WORK TO BE COMPLETED -> From the line containing "Measured from the" down to the last line of the records below, copy every line exactly. Leave out everything before it.

"""

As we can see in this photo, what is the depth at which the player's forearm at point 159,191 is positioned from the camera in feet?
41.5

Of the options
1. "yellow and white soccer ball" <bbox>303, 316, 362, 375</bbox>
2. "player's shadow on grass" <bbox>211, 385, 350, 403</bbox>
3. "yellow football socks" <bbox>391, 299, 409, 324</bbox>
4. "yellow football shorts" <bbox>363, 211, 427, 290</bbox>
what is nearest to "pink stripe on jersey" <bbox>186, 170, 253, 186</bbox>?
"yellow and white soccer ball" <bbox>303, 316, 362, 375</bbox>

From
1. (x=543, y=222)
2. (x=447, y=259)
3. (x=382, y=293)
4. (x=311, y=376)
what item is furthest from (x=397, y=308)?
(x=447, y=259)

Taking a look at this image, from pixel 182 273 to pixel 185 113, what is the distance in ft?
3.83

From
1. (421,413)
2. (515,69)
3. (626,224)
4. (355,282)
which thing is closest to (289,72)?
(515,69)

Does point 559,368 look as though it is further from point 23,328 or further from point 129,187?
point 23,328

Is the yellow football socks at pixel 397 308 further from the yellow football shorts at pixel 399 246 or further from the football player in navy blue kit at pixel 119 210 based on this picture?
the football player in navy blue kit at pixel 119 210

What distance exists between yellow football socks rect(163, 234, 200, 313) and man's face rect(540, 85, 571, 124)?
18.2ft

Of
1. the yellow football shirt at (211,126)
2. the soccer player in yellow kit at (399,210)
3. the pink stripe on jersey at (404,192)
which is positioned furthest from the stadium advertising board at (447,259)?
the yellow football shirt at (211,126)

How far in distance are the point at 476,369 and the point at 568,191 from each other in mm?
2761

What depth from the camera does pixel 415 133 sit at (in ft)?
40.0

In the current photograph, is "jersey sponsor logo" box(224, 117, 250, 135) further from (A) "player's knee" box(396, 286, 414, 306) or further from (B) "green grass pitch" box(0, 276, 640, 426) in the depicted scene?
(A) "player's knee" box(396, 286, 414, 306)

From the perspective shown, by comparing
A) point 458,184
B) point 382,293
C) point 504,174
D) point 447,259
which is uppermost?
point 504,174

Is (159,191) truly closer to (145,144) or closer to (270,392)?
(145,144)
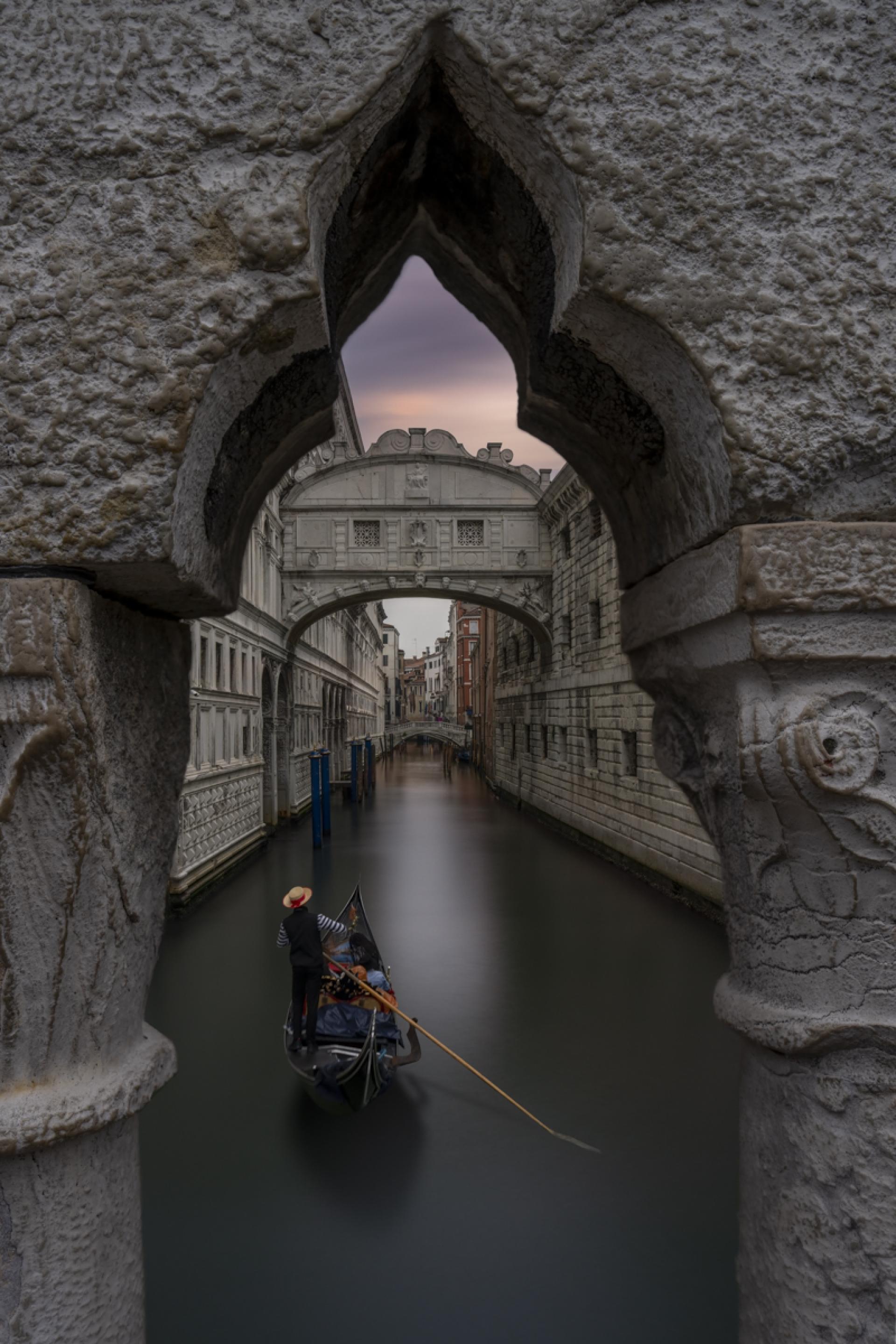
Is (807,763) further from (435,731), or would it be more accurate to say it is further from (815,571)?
(435,731)

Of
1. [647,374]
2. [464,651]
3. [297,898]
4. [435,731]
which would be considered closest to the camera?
[647,374]

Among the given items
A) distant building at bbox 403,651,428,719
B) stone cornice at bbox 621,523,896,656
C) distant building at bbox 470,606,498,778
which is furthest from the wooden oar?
distant building at bbox 403,651,428,719

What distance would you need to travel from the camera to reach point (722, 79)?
1489 mm

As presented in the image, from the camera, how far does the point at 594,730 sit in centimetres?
1451

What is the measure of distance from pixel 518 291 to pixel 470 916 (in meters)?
8.67

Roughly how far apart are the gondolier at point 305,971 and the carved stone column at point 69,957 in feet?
11.8

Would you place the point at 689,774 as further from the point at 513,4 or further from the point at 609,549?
the point at 609,549

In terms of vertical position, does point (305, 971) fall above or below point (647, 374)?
below

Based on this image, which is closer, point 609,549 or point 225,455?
point 225,455

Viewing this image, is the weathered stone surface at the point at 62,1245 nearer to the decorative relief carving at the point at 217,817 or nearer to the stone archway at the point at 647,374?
the stone archway at the point at 647,374

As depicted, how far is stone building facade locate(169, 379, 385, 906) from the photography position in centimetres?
1010

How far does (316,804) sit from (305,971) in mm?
9432

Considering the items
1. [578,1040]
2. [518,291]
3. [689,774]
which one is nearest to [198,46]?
[518,291]

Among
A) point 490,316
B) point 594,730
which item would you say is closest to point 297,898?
point 490,316
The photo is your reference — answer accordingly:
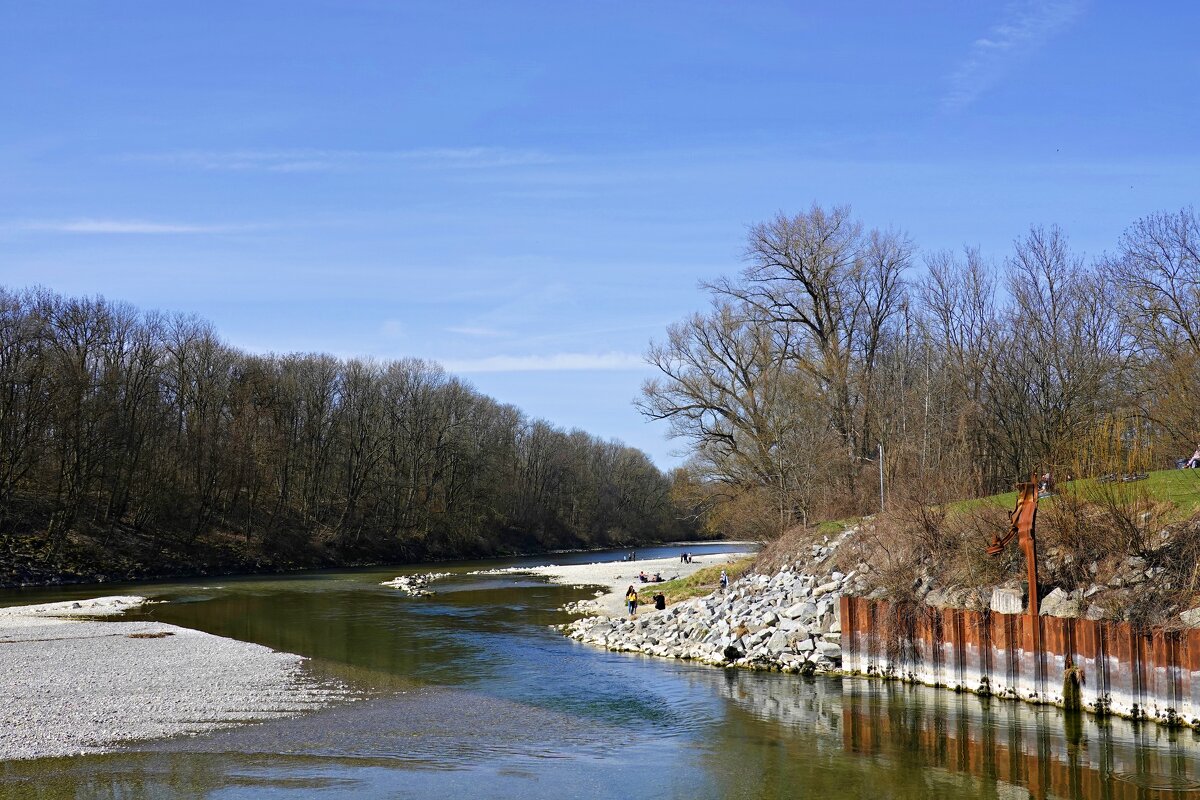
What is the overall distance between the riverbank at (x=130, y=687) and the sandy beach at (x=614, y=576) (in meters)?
17.0

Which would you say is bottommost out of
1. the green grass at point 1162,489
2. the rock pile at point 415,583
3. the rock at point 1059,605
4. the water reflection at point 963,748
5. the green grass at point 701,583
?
the rock pile at point 415,583

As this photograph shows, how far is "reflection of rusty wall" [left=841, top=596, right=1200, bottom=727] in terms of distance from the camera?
18.3 metres

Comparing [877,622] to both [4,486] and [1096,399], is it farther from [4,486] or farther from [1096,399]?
[4,486]

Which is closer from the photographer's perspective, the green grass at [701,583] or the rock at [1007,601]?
the rock at [1007,601]

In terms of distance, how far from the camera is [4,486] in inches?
2489

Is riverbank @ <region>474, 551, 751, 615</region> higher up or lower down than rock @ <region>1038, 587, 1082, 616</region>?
lower down

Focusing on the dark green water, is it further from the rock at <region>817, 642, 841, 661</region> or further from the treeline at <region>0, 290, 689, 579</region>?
the treeline at <region>0, 290, 689, 579</region>

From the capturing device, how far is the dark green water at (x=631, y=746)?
52.1 ft

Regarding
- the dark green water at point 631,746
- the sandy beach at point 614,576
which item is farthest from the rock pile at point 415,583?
the dark green water at point 631,746

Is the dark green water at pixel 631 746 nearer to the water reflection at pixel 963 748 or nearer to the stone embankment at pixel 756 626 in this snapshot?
the water reflection at pixel 963 748

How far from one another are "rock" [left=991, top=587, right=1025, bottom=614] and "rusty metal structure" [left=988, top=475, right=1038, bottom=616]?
0.25 metres

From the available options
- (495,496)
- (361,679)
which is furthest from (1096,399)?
(495,496)

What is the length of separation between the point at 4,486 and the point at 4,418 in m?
4.53

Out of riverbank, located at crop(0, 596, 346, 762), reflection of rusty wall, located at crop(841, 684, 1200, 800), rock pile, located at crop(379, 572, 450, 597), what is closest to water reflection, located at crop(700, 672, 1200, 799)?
reflection of rusty wall, located at crop(841, 684, 1200, 800)
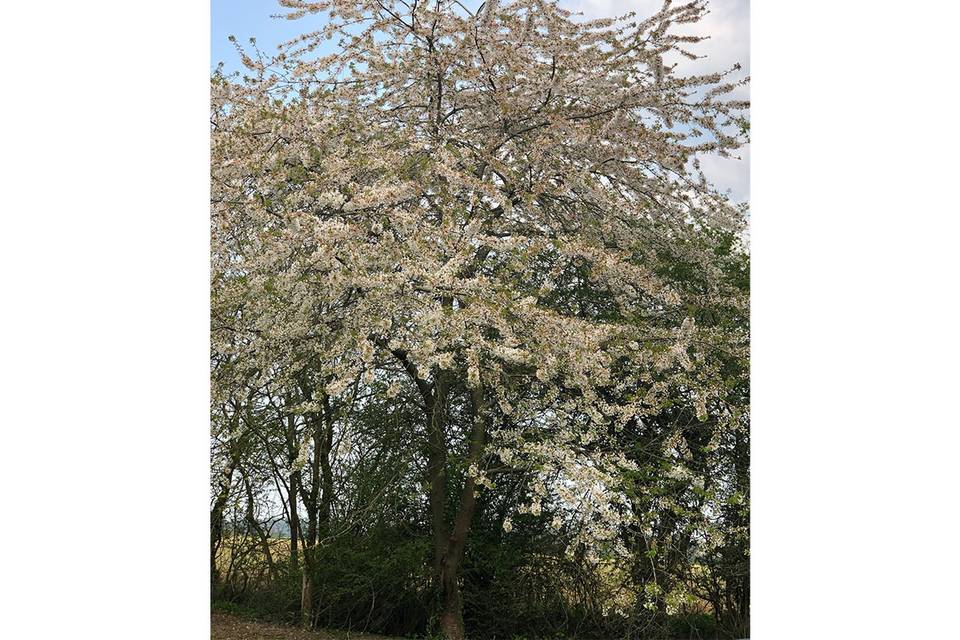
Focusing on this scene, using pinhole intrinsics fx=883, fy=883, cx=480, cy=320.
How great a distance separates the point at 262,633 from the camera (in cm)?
363

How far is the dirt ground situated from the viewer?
11.6 ft

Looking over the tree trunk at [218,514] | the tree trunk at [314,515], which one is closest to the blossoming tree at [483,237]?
the tree trunk at [314,515]

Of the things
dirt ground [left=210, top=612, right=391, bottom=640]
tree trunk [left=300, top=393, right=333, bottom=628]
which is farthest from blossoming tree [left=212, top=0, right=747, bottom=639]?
dirt ground [left=210, top=612, right=391, bottom=640]

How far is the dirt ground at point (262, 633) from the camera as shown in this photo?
3543mm

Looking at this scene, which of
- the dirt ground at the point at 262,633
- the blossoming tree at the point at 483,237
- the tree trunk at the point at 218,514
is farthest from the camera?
the tree trunk at the point at 218,514

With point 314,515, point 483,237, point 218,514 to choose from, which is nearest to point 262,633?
point 314,515

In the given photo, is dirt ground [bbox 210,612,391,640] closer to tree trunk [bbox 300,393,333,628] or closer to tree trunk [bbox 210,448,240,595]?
tree trunk [bbox 300,393,333,628]

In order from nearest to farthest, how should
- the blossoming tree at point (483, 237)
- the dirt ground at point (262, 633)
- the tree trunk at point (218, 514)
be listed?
the blossoming tree at point (483, 237), the dirt ground at point (262, 633), the tree trunk at point (218, 514)

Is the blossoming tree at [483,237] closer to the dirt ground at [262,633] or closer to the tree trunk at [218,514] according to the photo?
the dirt ground at [262,633]
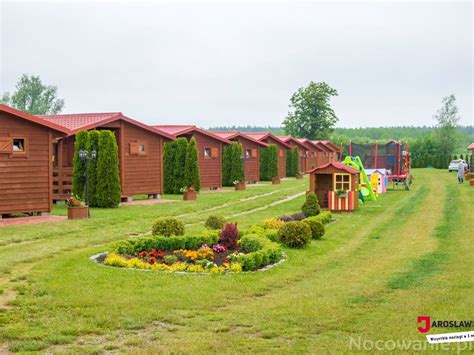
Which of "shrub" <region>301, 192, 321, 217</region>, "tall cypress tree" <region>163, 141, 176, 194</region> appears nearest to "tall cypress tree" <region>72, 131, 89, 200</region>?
"shrub" <region>301, 192, 321, 217</region>

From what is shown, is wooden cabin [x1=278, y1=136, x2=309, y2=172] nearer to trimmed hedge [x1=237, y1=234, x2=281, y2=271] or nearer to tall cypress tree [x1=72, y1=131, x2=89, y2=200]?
tall cypress tree [x1=72, y1=131, x2=89, y2=200]

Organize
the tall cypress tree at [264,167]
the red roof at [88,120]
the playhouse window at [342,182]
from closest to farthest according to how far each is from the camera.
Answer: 1. the playhouse window at [342,182]
2. the red roof at [88,120]
3. the tall cypress tree at [264,167]

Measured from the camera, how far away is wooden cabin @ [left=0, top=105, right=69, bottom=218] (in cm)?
2069

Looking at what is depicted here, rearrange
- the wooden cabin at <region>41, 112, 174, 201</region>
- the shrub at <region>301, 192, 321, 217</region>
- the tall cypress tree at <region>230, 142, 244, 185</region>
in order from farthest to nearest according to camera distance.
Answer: the tall cypress tree at <region>230, 142, 244, 185</region>
the wooden cabin at <region>41, 112, 174, 201</region>
the shrub at <region>301, 192, 321, 217</region>

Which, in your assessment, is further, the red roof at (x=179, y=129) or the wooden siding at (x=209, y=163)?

"""

WRITTEN ANSWER ->
Measured from the camera, how far away is wooden cabin @ [left=0, top=105, right=69, bottom=218] (in cm)?
2069

Looking at what is depicted here, rearrange
- the wooden cabin at <region>41, 112, 174, 201</region>
- the shrub at <region>301, 192, 321, 217</region>
- the tall cypress tree at <region>230, 142, 244, 185</region>
in order from farthest to nearest according to camera distance.
Answer: the tall cypress tree at <region>230, 142, 244, 185</region>
the wooden cabin at <region>41, 112, 174, 201</region>
the shrub at <region>301, 192, 321, 217</region>

Which, in your assessment, is further, the red roof at (x=179, y=129) or the wooden siding at (x=209, y=163)?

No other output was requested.